Advantages and Disadvantages of a Corporation over a Partnership
Advantages of corporations over partnerships are the following: firstly, shareholders in the corporation are considered a separate entity from the business. Therefore, they are not liable for any corporate debts. As for the partnership, business owners are personally responsible for debts their activities incur. Secondly, corporations have savings on self-employment tax because earnings from the partnership are subject to that, but in case of corporations only salaries but not profits pertain to such taxes, which can turn into millions of savings yearly. Thirdly, the corporation has a continuous life and does not expire upon the death of its owners as in the partnership. Fourthly, raising capital is another consideration, and as for corporations there are many ways to do that. They can sell shares of stock, and investors can have the confidence that they are not liable for corporate debts. Lastly, transference of interests of the corporation is easier as they can be sold without interfering with the life of the business. On the other hand, the partnership cannot be transferred wholly since its assets, permits, and licenses have to be moved individually.

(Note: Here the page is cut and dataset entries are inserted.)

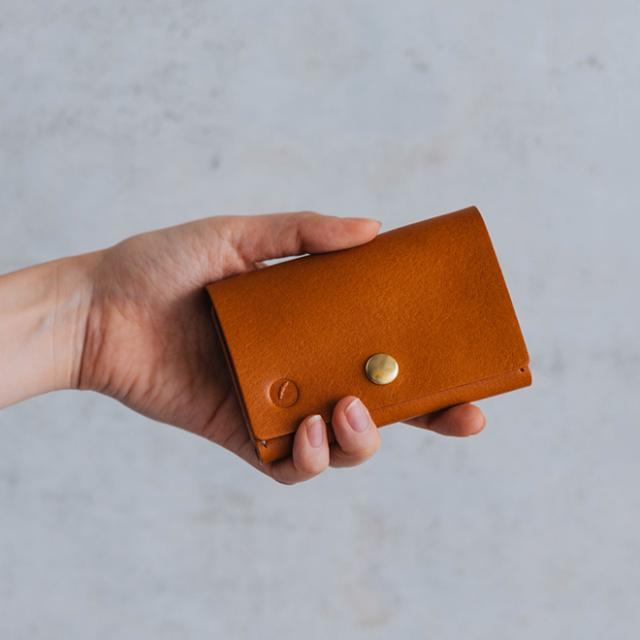 nakota ナコタ HANDMADE CARD CASE ハンドメイドレザーカードケース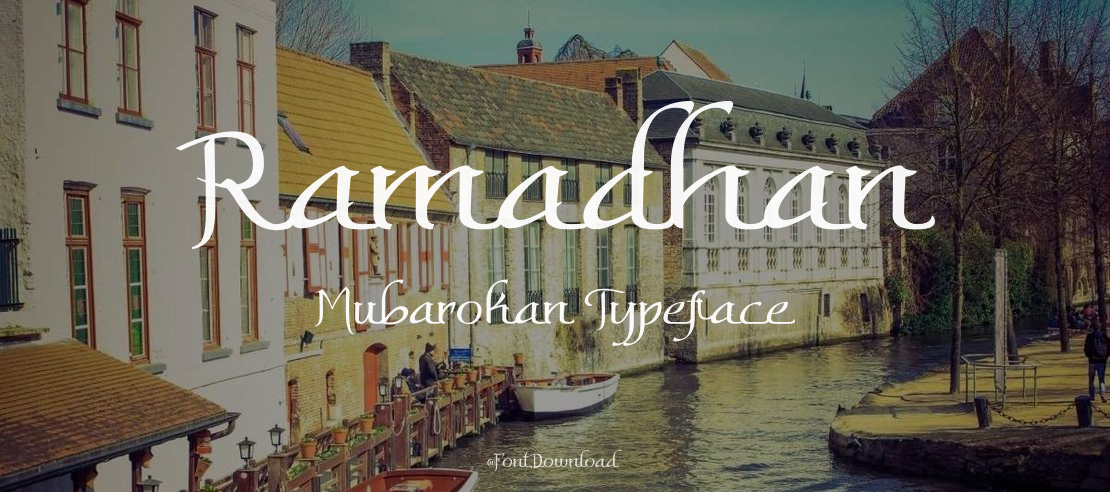 Ramadhan Mubarokan Font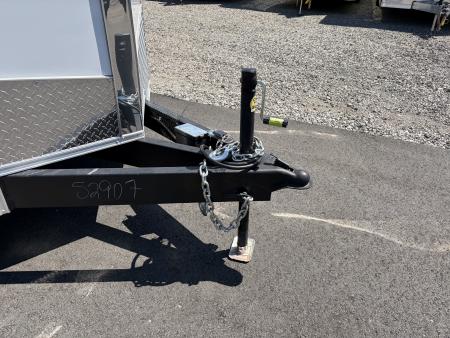 New 2026 Spartan 7X16 Enclosed Trailer, Pro Series, PolyCor, StableDeck, 7' Interior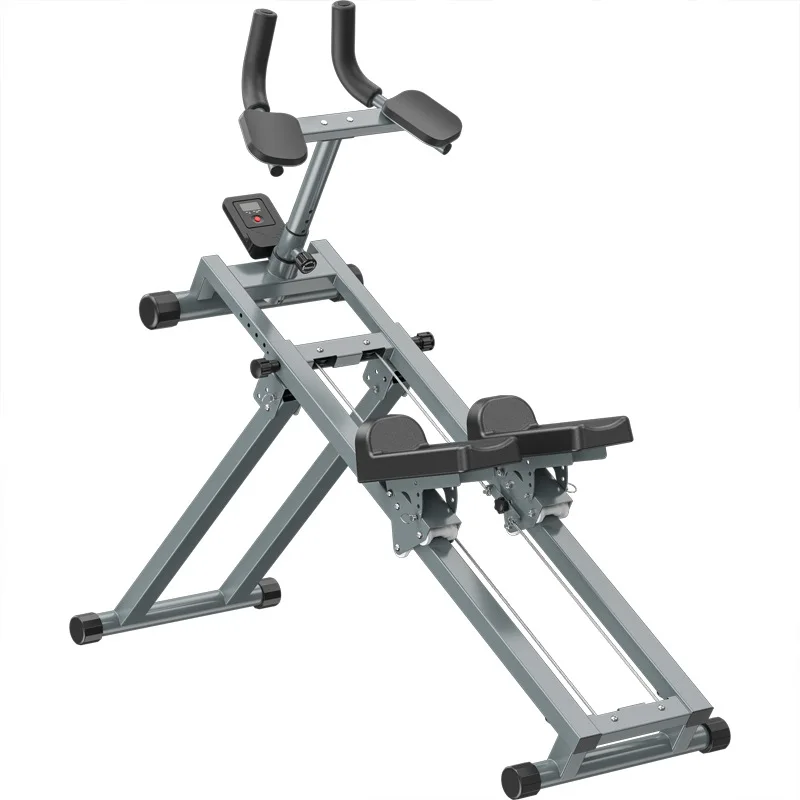 Adjustable Foldable Workout Machine Collapsible Household Aerobic Climbing Stair Climbers Special Stepper Home Use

Some of the disadvantages include costs that are involved in launching the corporation, where initial formation fees, filing, and annual state fees are included. Secondly, there are many formalities that have to be considered in running the corporation. Corporate meetings and recording of minutes are mandatory, and even if adhering to these formalities may not be difficult, they are time-consuming. The partnership, however, can be run without formal organizing or operating procedures. Finally, shareholders in the corporation are obligated to pay for unemployment insurance taxes on their salaries whereas it is not required for owners in the partnership.